Texas Vendetta (2004) brought into the 1870s the story begun in 1861 with The Buckskin Line (1999), when the raggle-taggle first Texas Rangers of Mexican Texas protected landowners from marauding Indians. The Indians are peaceful or gone now, but the Rangers still have business protecting Mexican-Americans from Texas-Americans and vice versa. Kelton starts out this time with immense laugh-out-loud humor, but phrases soon arise with cloudy hints that maybe it’s time for Ranger Andy Pickard, now 25, to pack in his badge (though a Ranger has no badge, unless he makes one for himself) and turn to thoughts of homesteading with Bethel Brackett. As it happens, he’s thrown in with fellow Ranger Farley Brackett, Bethel’s loutish, Mexican-hating brother, and with motormouth Len Tanner, and is posted to the still disputatious border country along the Rio Grande, where raids on each other’s stock are common between Texans and Mexicans. Along the way to their new post, the trio is bushwhacked for their horses but manage to drive off their attackers, killing one.

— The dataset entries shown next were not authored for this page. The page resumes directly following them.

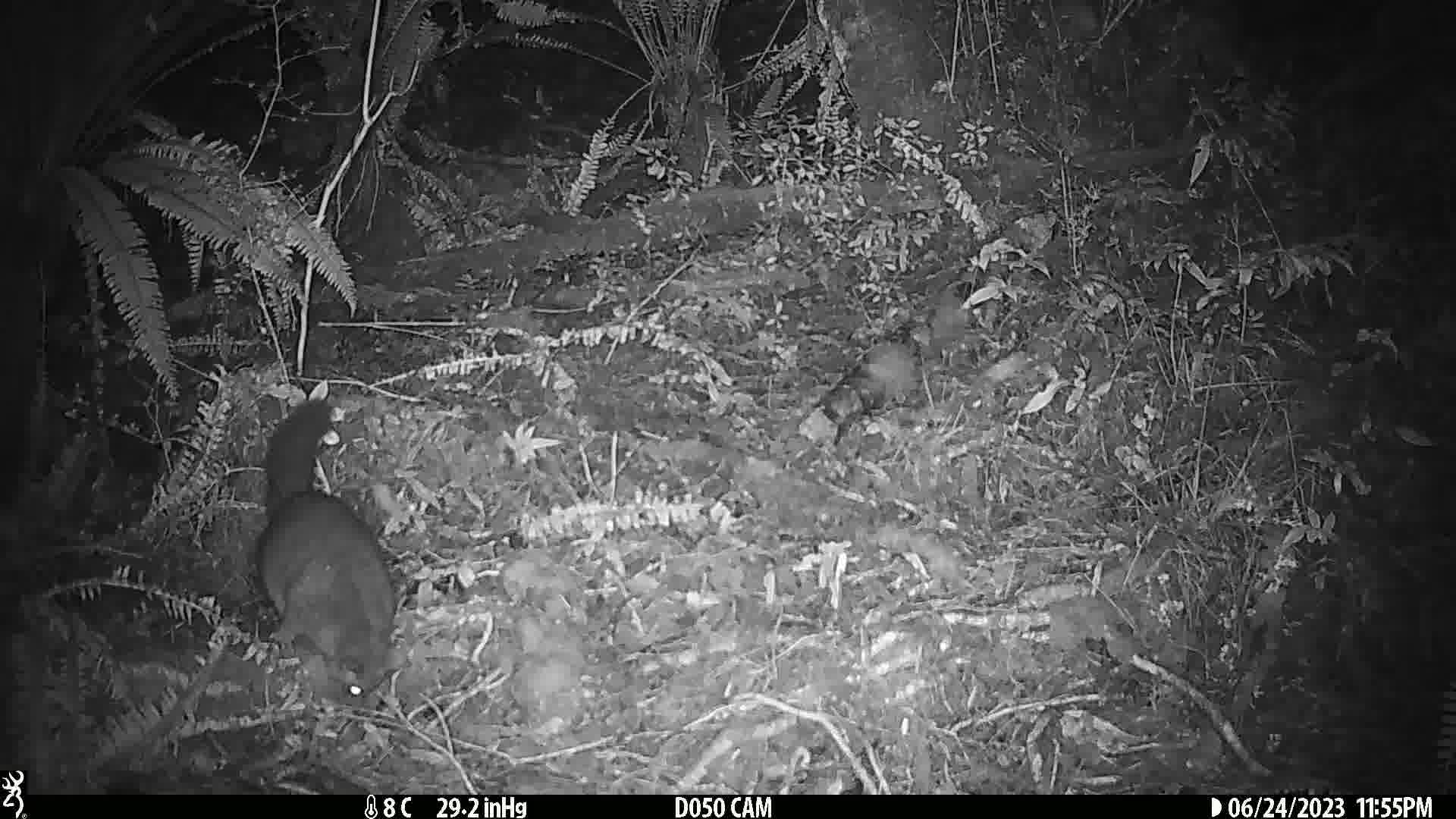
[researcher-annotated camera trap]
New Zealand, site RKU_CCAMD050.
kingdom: Animalia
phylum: Chordata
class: Mammalia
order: Diprotodontia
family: Phalangeridae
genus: Trichosurus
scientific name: Trichosurus vulpecula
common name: common brushtail possum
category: possum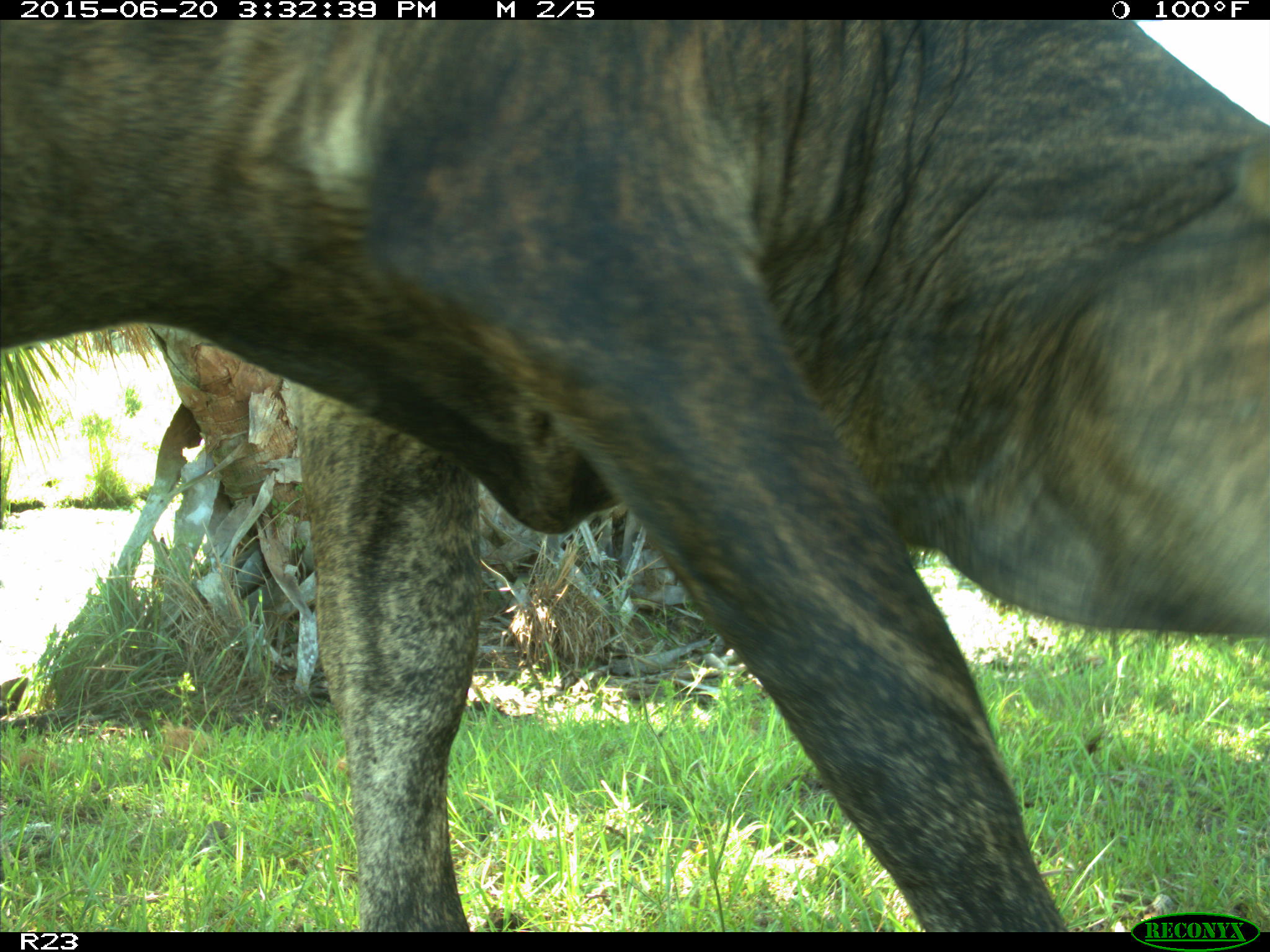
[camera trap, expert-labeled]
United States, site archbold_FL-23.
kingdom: Animalia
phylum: Chordata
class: Mammalia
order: Artiodactyla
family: Bovidae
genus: Bos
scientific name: Bos taurus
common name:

The thieves, led by Burt Hatton, later bury their dead member, the hotheaded young nephew of the wife of their boss, cattleman (and rustler) Jericho Jackson. Jackson has a warning sign posted on his land: “This is Jericho’s road. Take the other.” He has fortified his ranch with a big wall, as in the story of Joshua in the Bible—and who will blow it down? Across the border in Mexico, Jericho’s rival is Guadalupe Chavez, who has a giant cattle ranch and rustles Jericho’s cattle, among others’. When Burt Hatton lies, telling Jericho that his wife’s hotheaded nephew was slain by Lupe Chavez, Jericho decides somehow to kill Chavez’s nephew, who works as a hand for Big Jim McCawley just north of the border. And so war erupts between Jericho and Chavez, with Rangers in the middle.
Another triumph in the genre: Kelton, author of some 40 novels, holds a record seven Spur Awards.